Longformer and sentiment analysis

I am trying to use longformer to do a sentiment analysis and I am wondering what the best way is to do it. I have the following code:

from transformers import LongformerTokenizer, EncoderDecoderModel
model = EncoderDecoderModel.from_pretrained(“patrickvonplaten/longformer2roberta-cnn_dailymail-fp16”)
tokenizer = LongformerTokenizer.from_pretrained(“allenai/longformer-base-4096”)

Hi,

LongFormer itself is a Transformer encoder, and that’s more than sufficient to perform sentiment analysis. You can just use LongFormerForSequenceClassification, like so:

from transformers import LongformerTokenizer, LongformerForSequenceClassification
import torch

tokenizer = LongformerTokenizer.from_pretrained('allenai/longformer-base-4096')
model = LongformerForSequenceClassification.from_pretrained('allenai/longformer-base-4096')

inputs = tokenizer("This text is positive", return_tensors="pt")
labels = torch.tensor([1]).unsqueeze(0)  # Batch size 1
outputs = model(**inputs, labels=labels)
loss = outputs.loss
logits = outputs.logits

Note that this model will have a classification head that is randomly initialized, so you’ll need to fine-tune it on a custom dataset.

1 Like

This is great! I think I am getting it but I am just wondering how you get the label and socre then. I normally use pipeline and sentiment-analysis and I can get something like [{‘label’: ‘NEGATIVE’, ‘score’: 0.9982099533081055}].

So you want to do inference with an already fine-tuned model?

Looking on the hub, there are currently no LongFormer checkpoints fine-tuned on a sentiment analysis dataset. So feel free to upload the first LongFormer checkpoint fine-tuned on a sentiment analysis dataset to the hub :wink:

Once you’ve trained a model, you can plug it into the pipeline API for quick inference.

Here’s an example with a RoBERTa model from the hub, fine-tuned on sentiment analysis:

from transformers import AutoModelForSequenceClassification, AutoTokenizer, pipeline

model_name = "cardiffnlp/twitter-roberta-base-sentiment"
model = AutoModelForSequenceClassification.from_pretrained(model_name)
tokenizer = AutoTokenizer.from_pretrained(model_name)

nlp = pipeline('sentiment-analysis', model=model, tokenizer=tokenizer)

text = "this is a very positive text"

outputs = nlp(text)

In this case, printing the outputs returns [{'label': 'LABEL_2', 'score': 0.9623518586158752}]. This is of course not that helpful, as we don’t know what LABEL_2 means. This is because the authors of this model have not updated the config.id2label. However, looking at this file (mentioned in the code example on the model page), it appears that LABEL_2 means “positive”.

1 Like

Thanks @nielsr!
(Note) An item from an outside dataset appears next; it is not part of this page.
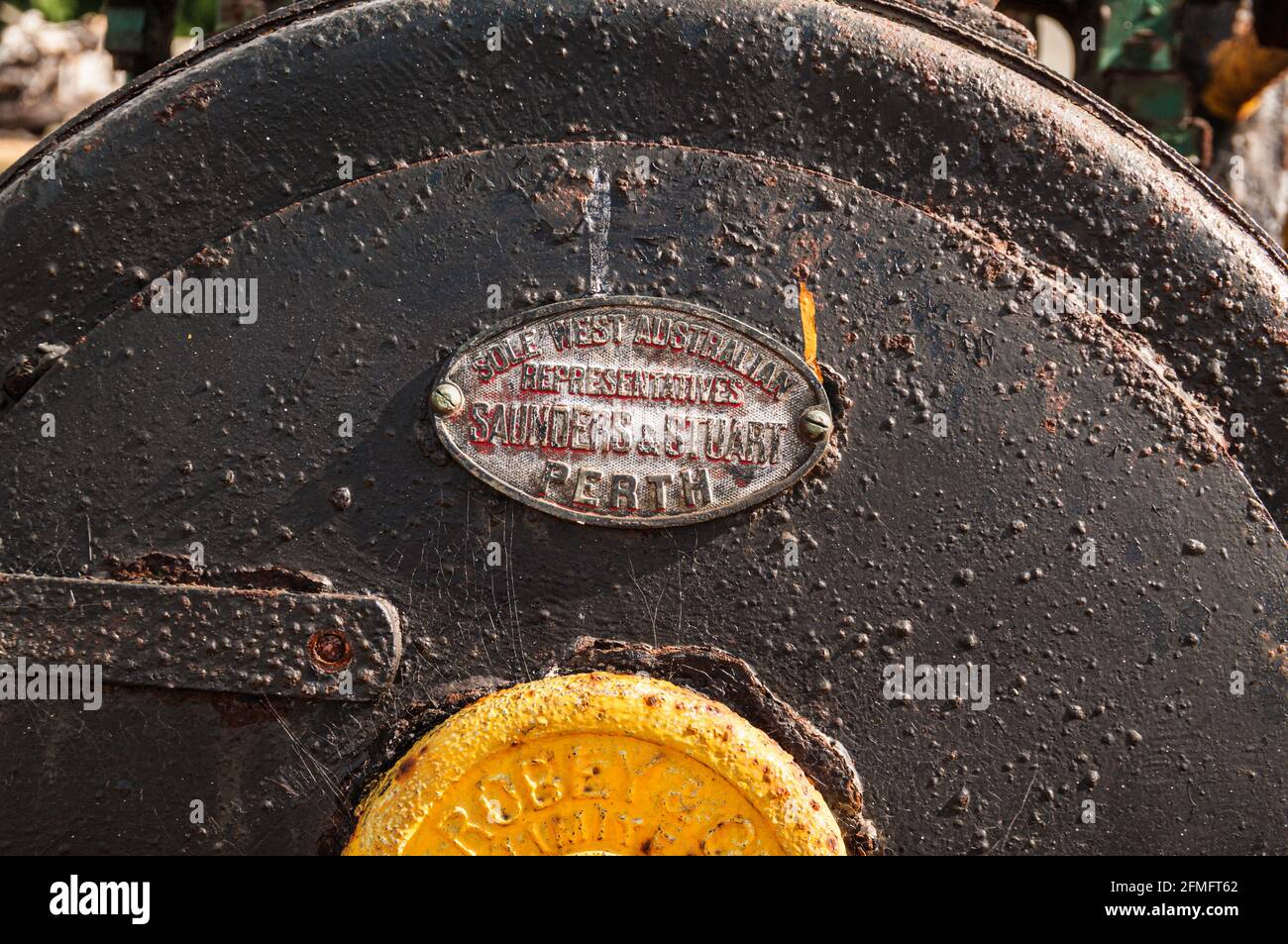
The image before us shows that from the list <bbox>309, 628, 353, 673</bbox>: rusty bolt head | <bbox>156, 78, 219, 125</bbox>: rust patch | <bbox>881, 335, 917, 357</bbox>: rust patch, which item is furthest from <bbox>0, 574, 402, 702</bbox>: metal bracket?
<bbox>881, 335, 917, 357</bbox>: rust patch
I think I’d need to train one and if I get to finish that, I’ll share it out. I guess the other way to tackle the longform text is to focus on the maximum limit of the text the pre-trained model can take. Do you happen to know what the limit is - like how much text I can push into the pipeline for the sentiment?

Models like BERT, RoBERTa, etc. all take a max sequence length of 512 tokens. Note that these models use subword tokenization, which means that a given word might be tokenized into several tokens, so in practice these models can take in less than 500 words. So if you really want to use the pipeline API with a very long text, you can use models like LongFormer or BigBird, which can handle 4096 tokens in a single forward pass.

As an alternative (if you still want to use a model like BERT/RoBERTa), you can implement it using a sliding window approach. You can do this using the tokenizer, like so:

from transformers import AutoTokenizer

tokenizer = AutoTokenizer.from_pretrained("bert-base-uncased")

text = "a very long text"
encoding = tokenizer(text, return_overflowing_tokens=True, stride=128)

This will create multiple training examples (encodings) for a given text, by sliding a window (each having 128 tokens of overlap) across the text. You can then feed each training example through the model, and average the predictions.

3 Likes

Hi nielsr,

Sorry to bother you on this! If I’m looking to utilize RoBERTa for long sequence sentiment analysis and I want to use tokenizer stride during training, do I need to write an entirely custom train() logic to average the predictions during the batch evaluation? Or is there something already built-in to trainer.train() that I could leverage to take advantage of strides?